Extract to read:
Tuesday, November 13, 2007

Leslie

I met Leslie when I was about 17 and playing drums in Fountain Hills. She was only 14 at the time, and the niece of our band director, Jackie. She looked far older than 14, and sort of hit me off guard. She was so beautiful that a spotlight from the heart of God literally glowed around her wherever she walked. She acted sort of bitchy and quiet, but it was only because she was sick, although she denies this now. I remember thinking that she was one of the most beautiful girls that I'd ever seen at that point in my life.

We worked together for a long while before I really started talking to her. I mostly just creeped her out and sat by myself for a year or so. Eventually we started talking before mass began, and found that we got along fairly well, although she can be pretty caustic, which sometimes hurts me, because i'm pretty sensitive.

From the beginning, she was dating this guy, Stevie. I always joked about how with other girls I didn't mind that they had boyfriends, because I was better than their collective boyfriends, and that I could win them away if I wanted. However, the kick was that with Stevie, I was bested. He was slightly cuter than me, taller, liked good music, AND was a better drummer. He also treated her well, so I had nothing to be optimistic about. That's fine though, I was just happy that she was with someone who treated her well.

Written instruction 1: In the post about Leslie, who was her uncle or aunt?
Written instruction 2: Write the next part of the post about Leslie, continuing on from its last sentence.
The lines that come after this are not needed for any of the work here.

Data provided:
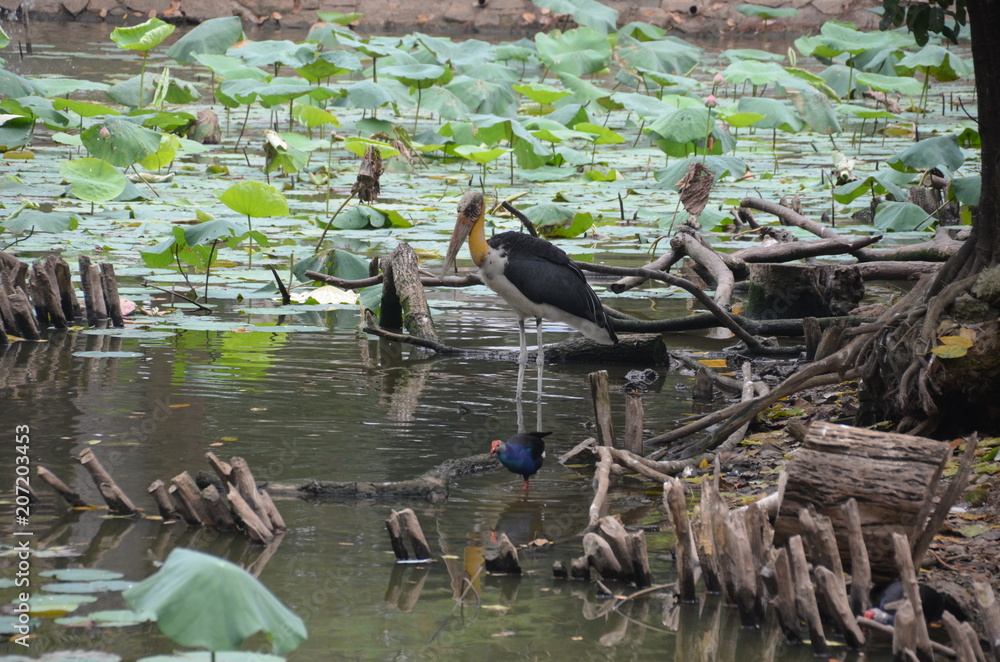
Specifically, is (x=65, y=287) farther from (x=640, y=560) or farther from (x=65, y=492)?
(x=640, y=560)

Expected answer 1: She was the niece of the band director, Jackie.

Expected answer 2:
In May 2006, she and Stevie had apparently been broken up for a little while, so I decided that I should at least tell her what was up. So I did. I told her everything, and held absolutely no detail out, not matter how pathetic or embarrassing it was. I told her how beautiful I REALLY thought she was, and I used the words that I wanted to use, or at least the words that I use in my head. She was appreciative, but she and Stevie had already reconnected and were now back together. I told her that it was alright, and that I was just glad that she knew, and that I wasn't going to be awkward about it, so she shouldn't either. The next week at mass, I brought her some flowers and thanked her again for not being all weirded out. Oddly, this whole episode brought us much closer together. I think that it was actually because I also analyzed her at her request. It is something that I am sometimes able to do. I called her out, and told her things about herself that she was unaware that I knew. Things that I was just able to deduce. I so completely nailed who she really was that it scared and excited her. I think that it convinced her that I would be a valuable ally, and so we became better friends.

By the time that I moved to East Campus (Fall 2006), we were very close, and she had no problem talking to me about everything in her life. At one point she called me at like midnight, and we talked for about four hours. This happened again a few days later. Then, it happened almost every night for two solid weeks. It was weird; it almost felt like cheating. I told her things that I wasn't comfortable telling Julee, for example. Then, all of a sudden, she said that we couldn't do that any more because she just didn't think it was fair to Stevie, or that she felt like she was wronging him. What this secretly says to me is that she started to have feelings for me, but felt loyalty to Stevie, and so called it off. Very upstanding.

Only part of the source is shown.